One week later in the mid-credits, Pepper is then shown to have been turned into a glass figurine by Santa as punishment where her good behavior will get her back to the reindeer poop-scooping rank. Chris has gained ownership of Pepper's store, now renamed "Chris Kringle's".

==Cast==

Additionally, Pentatonix (Scott Hoying, Kirstin Maldonado, Mitch Grassi, Kevin Olusola and Matt Sallee) portray the carolers and also voice them in their caroler glass figurine forms.

==Production==
In July 2022, it was reported that Eddie Murphy would star in and produce a new holiday comedy film as part of a three-film first-look deal with Amazon Prime Video. Reginald Hudlin, who directed Murphy in Boomerang (1992), would direct, while Kelly Younger wrote the script, inspired by his childhood holiday experiences. In January 2023, Tracee Ellis Ross was cast opposite Murphy. Jillian Bell, Robin Thede, Nick Offerman, Chris Redd and Danielle Pinnock were cast in the film. The film is produced by Murphy, Brian Grazer, Karen Lunder, and Charisse Hewitt-Webster, and executive produced by Doug Merrifield.

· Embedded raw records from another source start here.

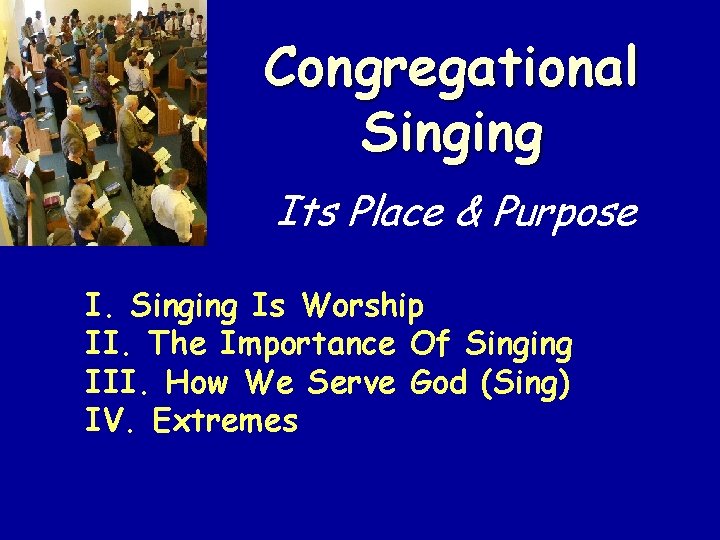 Congregational Singing

Its Place & Purpose

I. Singing Is Worship
II. The Importance Of Singing
III. How We Serve God (Sing)
IV. Extremes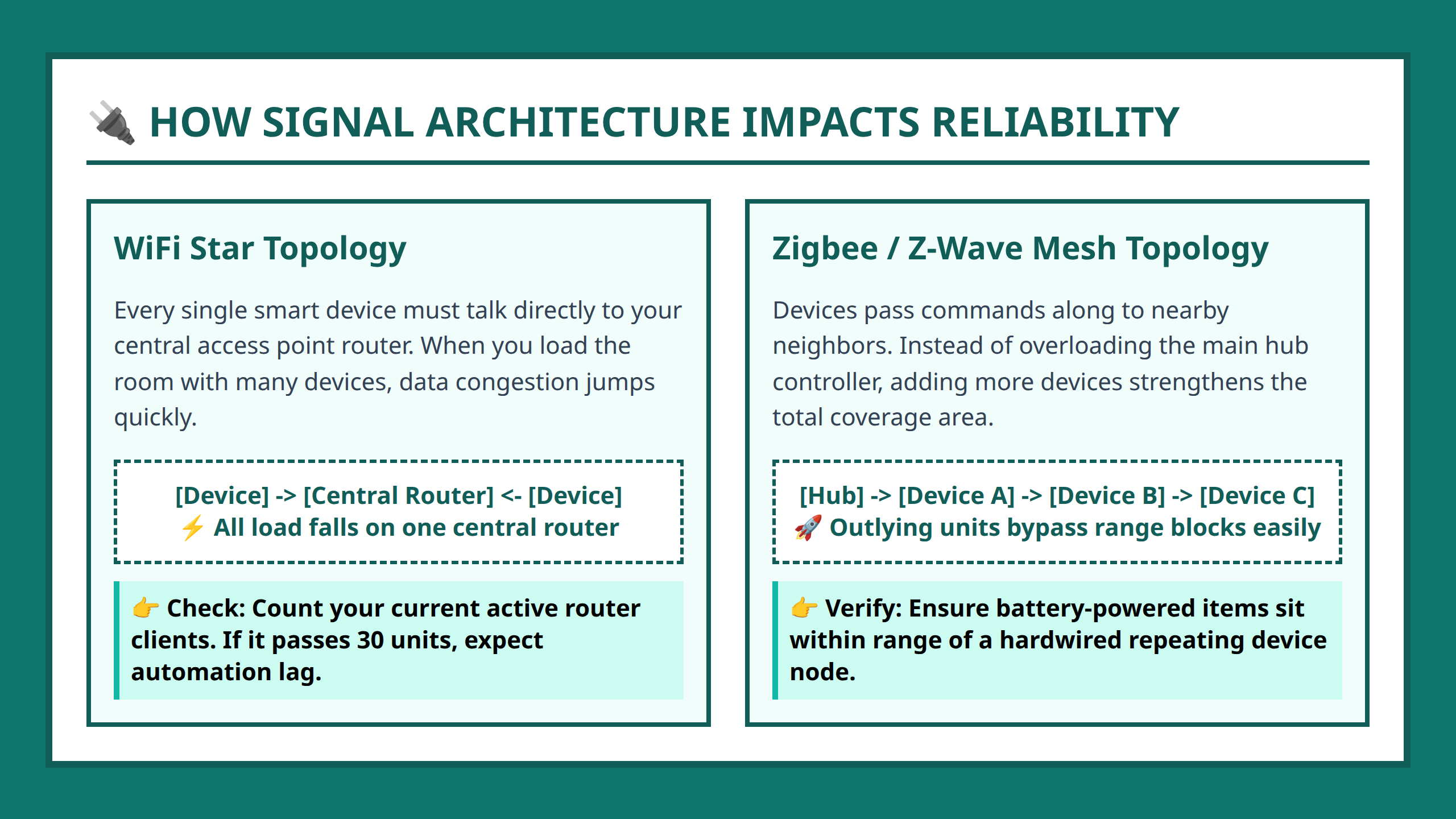 🔌 HOW SIGNAL ARCHITECTURE IMPACTS RELIABILITY

WiFi Star Topology

Every single smart device must talk directly to your central access point router. When you load the room with many devices, data congestion jumps quickly.

[Device] -> [Central Router] <- [Device]
⚡ All load falls on one central router

👉 Check: Count your current active router clients. If it passes 30 units, expect automation lag.

Zigbee / Z-Wave Mesh Topology

Devices pass commands along to nearby neighbors. Instead of overloading the main hub controller, adding more devices strengthens the total coverage area.

[Hub] -> [Device A] -> [Device B] -> [Device C]
🚀 Outlying units bypass range blocks easily

👉 Verify: Ensure battery-powered items sit within range of a hardwired repeating device node.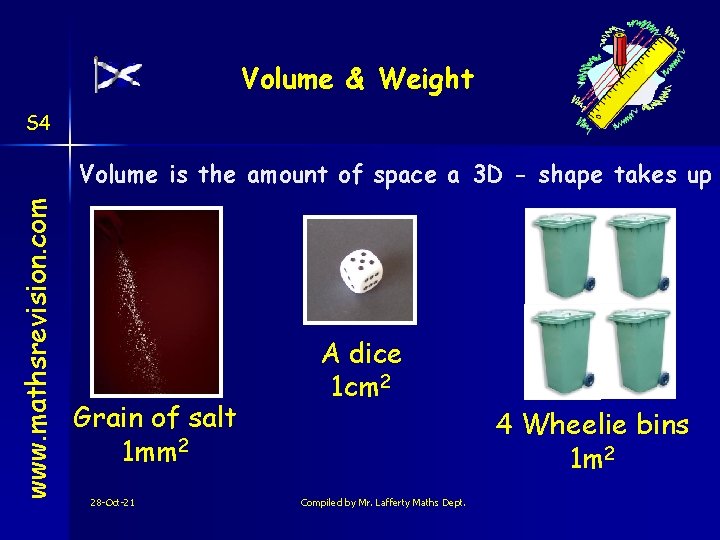 Volume & Weight

S4

www.mathsrevision.com

Volume is the amount of space a 3D - shape takes up

Grain of salt
$1mm^2$

A dice
$1cm^2$

4 Wheelie bins
$1m^2$

28-Oct-21

Compiled by Mr. Lafferty Maths Dept.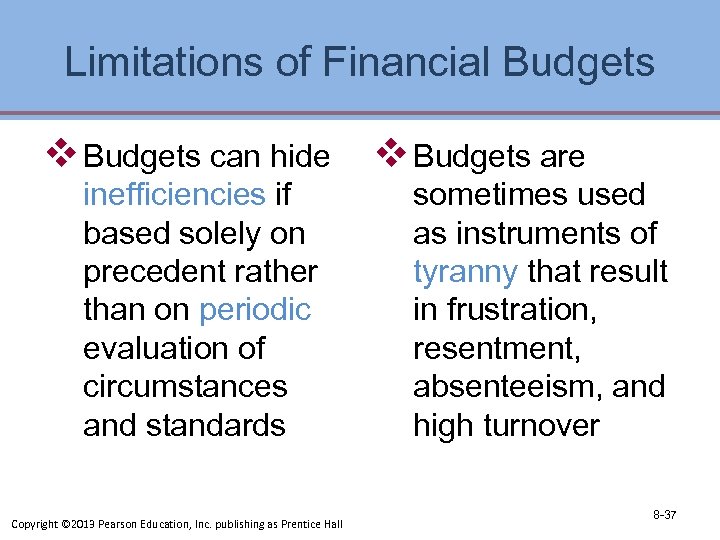 Limitations of Financial Budgets

❖ Budgets can hide inefficiencies if based solely on precedent rather than on periodic evaluation of circumstances and standards

❖ Budgets are sometimes used as instruments of tyranny that result in frustration, resentment, absenteeism, and high turnover

Copyright ©2013 Pearson Education, Inc. publishing as Prentice Hall

8-37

Principal photography took place in Los Angeles from December 2022 to February 2023.

During the shooting of the film in March 2023, Jon Farhat was seriously injured. According to a lawsuit filed by Farhat in September 2023, a tent was blown off its feet due to severe weather and into him. He was reportedly still bedridden as of June 2024.

==Release==
Candy Cane Lane was released on December 1, 2023 by Amazon MGM Studios on their streaming service Prime Video.

==Reception==
 Metacritic, which uses a weighted average, assigned the film a score of 47 out of 100, based on 14 critics, indicating "mixed or average" reviews.

Richard Roeper of the Chicago Sun-Times gave the film a score of two out of four, writing "Candy Cane Lane is a stunningly uneven film that careens between cornball family drama, slapstick comedy and special-effects-laden gimmickry". James Dyer writing for Empire scored the film a three out of five saying, "Part It's A Wonderful Life, part Drag Me To Hell, this unholy concoction of ideas is unlikely to become a seasonal staple, but sift through the nonsense and there’s a surprising amount to enjoy in this bonkers Noel nightmare. In what other film can you hear the phrase, 'This chicken is trippin, and watch a psychotic elf kick Black Santa in the nuts?".

Owen Gleiberman of Variety criticized Murphy's persona as being too "forced". He further explained: "I wouldn't call Candy Cane Lane one of Murphy's good comedies; it's too long, too jammed together, and beneath it all too Christmas cookie cutter. Yet Murphy inhabits the role of a doting dad who lives for Christmas with reassuring ease". He closed his review writing, "Candy Cane Lane shows you that the Christmas movie as we've known it may be all used up, and that it has now entered its anything-goes surrealist phrase. 'Tis the season to be batty".